Marvin Miller, former MLBPA leader, dies at 95 - Cleveland 19 News Cleveland, OH

Marvin Miller, former MLBPA leader, dies at 95

Marvin Miller, former MLBPA leader, dies at 95 Marvin Miller, former MLBPA leader, dies at 95

Marvin Miller, 95, the founding Executive Director of the Major League Baseball Players Association, passed away at his home early Tuesday morning.

Miller served as Executive Director from 1966-82. During his tenure, and through the collective bargaining process, Marvin led players to unprecedented levels of improved pension and health benefits and compensation, while also providing players a greater voice in the rules and regulations of the game.  It is often said that he helped form and create one of the strongest unions in American labor history.

"It is with profound sorrow that we announce the passing of Marvin Miller," said current MLBPA Executive Director, Michael Weiner.  "All players – past, present and future – owe a debt of gratitude to Marvin, and his influence transcends baseball.
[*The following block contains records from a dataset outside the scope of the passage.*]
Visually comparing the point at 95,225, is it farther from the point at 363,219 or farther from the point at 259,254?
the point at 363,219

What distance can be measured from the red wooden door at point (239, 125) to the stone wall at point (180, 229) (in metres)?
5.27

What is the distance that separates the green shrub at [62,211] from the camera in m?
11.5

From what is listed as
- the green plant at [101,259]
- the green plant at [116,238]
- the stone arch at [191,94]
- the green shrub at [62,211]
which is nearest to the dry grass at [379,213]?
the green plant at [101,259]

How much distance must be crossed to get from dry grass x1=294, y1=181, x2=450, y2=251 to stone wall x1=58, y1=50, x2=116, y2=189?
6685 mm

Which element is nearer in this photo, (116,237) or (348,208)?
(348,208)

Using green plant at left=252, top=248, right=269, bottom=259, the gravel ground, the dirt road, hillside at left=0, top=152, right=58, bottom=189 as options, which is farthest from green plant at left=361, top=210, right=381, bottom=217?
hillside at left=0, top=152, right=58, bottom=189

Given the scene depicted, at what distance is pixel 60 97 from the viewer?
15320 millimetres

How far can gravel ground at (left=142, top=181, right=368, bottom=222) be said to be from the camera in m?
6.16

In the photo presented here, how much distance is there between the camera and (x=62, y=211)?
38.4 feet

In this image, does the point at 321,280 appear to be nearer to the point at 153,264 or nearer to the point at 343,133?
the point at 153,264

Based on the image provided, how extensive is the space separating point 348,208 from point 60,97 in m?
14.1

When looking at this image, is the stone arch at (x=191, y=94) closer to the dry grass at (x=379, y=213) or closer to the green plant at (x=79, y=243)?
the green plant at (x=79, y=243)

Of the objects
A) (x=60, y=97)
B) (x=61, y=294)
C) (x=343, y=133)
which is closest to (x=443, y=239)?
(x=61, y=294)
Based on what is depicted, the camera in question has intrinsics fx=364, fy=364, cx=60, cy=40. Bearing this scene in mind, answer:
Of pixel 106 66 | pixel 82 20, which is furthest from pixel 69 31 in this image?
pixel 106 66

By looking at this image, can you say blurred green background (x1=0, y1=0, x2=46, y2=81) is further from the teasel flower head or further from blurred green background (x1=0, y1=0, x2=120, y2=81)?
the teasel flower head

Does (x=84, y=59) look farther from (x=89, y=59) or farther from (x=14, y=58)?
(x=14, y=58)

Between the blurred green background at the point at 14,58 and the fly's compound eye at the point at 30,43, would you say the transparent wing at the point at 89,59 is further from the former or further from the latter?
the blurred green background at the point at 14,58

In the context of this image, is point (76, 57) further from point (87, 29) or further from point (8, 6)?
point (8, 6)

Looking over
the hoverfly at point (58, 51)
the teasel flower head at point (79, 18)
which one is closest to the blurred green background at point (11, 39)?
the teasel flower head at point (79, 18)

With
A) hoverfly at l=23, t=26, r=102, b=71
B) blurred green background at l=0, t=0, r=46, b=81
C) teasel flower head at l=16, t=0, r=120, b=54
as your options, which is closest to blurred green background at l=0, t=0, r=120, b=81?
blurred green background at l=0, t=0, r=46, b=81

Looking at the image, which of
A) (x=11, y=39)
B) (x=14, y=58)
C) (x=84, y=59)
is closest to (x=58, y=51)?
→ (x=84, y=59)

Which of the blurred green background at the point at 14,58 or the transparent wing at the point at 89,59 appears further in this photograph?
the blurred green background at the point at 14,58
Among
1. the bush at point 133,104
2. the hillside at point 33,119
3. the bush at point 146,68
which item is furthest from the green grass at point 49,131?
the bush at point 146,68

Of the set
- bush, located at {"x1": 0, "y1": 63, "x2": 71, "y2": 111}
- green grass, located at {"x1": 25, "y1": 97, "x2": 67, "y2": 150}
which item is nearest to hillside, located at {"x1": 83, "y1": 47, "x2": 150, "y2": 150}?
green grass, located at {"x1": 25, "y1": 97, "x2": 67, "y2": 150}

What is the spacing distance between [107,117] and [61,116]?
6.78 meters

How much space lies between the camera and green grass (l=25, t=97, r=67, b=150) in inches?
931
Marvin, without question, is largely responsible for ushering in the modern era of sports, which has resulted in tremendous benefits to players, owners and fans of all sports.

"It was an honor and a privilege to have known Marvin.  The industry has never witnessed a more honorable man, and his passion for helping others and his principled resolve serve as the foundation of the MLBPA to this day.  On behalf of all Major Leaguers and MLBPA staff, I extend my heartfelt sympathies to Marvin's daughter, Susan, son, Peter, their families and Marvin's many friends and admirers.  Marvin was a champion among champions, and his legacy will live on forever."
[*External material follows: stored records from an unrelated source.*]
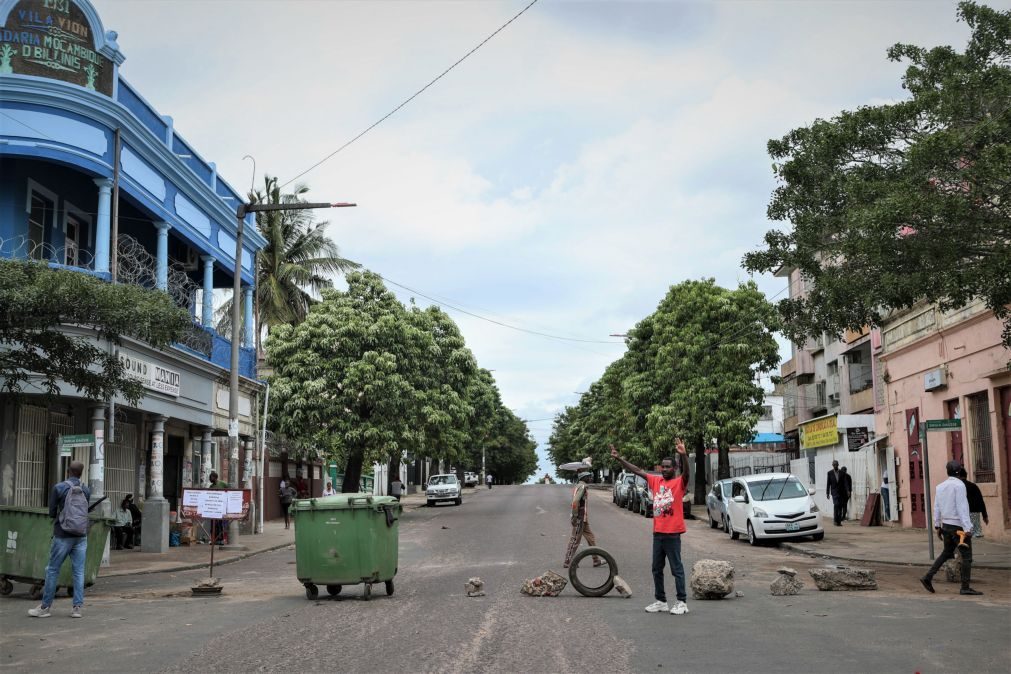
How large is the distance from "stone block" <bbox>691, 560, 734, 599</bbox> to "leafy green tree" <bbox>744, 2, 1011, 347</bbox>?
4959 mm

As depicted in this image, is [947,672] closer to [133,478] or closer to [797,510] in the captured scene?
[797,510]

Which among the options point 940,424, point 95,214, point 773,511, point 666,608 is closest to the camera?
point 666,608

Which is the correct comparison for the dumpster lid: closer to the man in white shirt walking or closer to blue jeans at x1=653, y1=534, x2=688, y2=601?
blue jeans at x1=653, y1=534, x2=688, y2=601

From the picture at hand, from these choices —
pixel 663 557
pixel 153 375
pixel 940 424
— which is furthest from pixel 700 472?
pixel 663 557

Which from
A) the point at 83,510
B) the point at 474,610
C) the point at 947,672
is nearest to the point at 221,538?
the point at 83,510

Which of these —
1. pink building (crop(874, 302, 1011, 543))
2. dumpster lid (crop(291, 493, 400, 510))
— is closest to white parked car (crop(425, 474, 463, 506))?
pink building (crop(874, 302, 1011, 543))

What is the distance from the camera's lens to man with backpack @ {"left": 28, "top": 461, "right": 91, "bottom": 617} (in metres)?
11.8

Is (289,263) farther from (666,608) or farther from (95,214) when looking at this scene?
(666,608)

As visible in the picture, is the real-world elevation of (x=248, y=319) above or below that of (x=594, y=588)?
above

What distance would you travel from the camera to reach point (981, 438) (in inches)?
907

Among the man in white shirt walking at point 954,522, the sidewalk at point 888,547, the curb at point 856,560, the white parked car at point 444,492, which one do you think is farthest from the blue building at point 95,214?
the white parked car at point 444,492

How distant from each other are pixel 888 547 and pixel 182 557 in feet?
48.2

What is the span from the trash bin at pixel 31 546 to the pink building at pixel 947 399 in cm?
1290

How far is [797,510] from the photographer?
22672mm
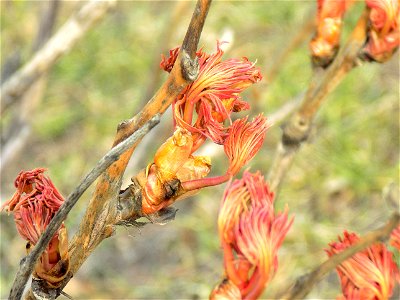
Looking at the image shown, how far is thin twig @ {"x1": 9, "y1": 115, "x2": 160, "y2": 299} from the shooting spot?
440 mm

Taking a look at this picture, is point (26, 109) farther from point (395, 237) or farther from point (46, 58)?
point (395, 237)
"Marvin possessed a combination of integrity, intelligence, eloquence, courage and grace that is simply unmatched in my experience," said former MLBPA Executive Director, Don Fehr, who worked under Miller as General Counsel from 1977-82.  "Without question, Marvin had more positive influence on Major League Baseball than any other person in the last half of the 20th century.  It was a rare privilege for me to be able to work for him and with him.  All of us who knew him will miss him enormously."